Directions for this task: Locate the line bearing "Ohara Koson Japanese" in the material below, then reproduce it and each following line up to and including the line bearing "Główną atrakcją jest".

Extracted data:
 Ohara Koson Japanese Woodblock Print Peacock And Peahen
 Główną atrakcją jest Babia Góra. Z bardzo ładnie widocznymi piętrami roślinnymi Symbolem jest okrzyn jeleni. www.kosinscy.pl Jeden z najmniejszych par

---

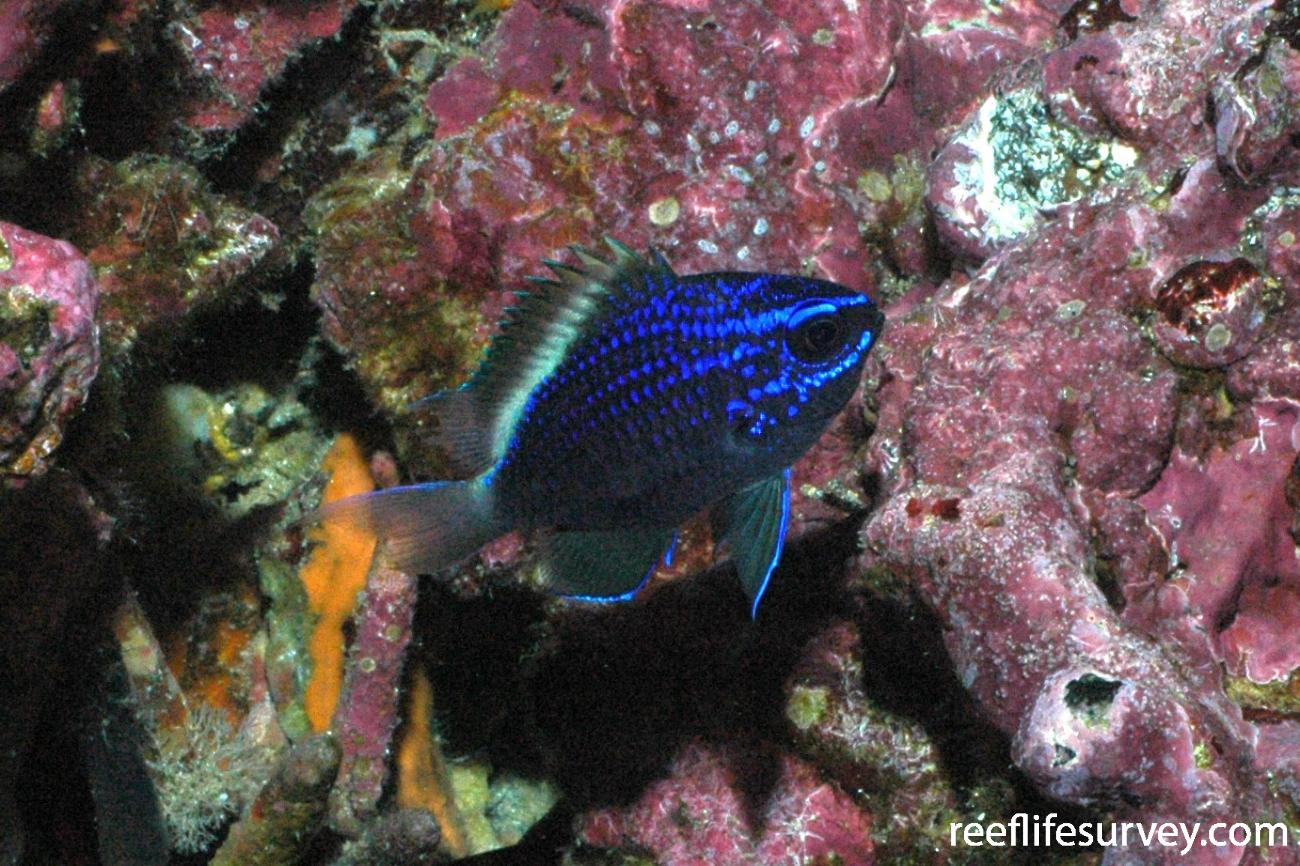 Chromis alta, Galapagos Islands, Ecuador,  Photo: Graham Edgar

Output of the task:
 Ohara Koson Japanese Woodblock Print Peacock And Peahen
 Główną atrakcją jest Babia Góra. Z bardzo ładnie widocznymi piętrami roślinnymi Symbolem jest okrzyn jeleni. www.kosinscy.pl Jeden z najmniejszych par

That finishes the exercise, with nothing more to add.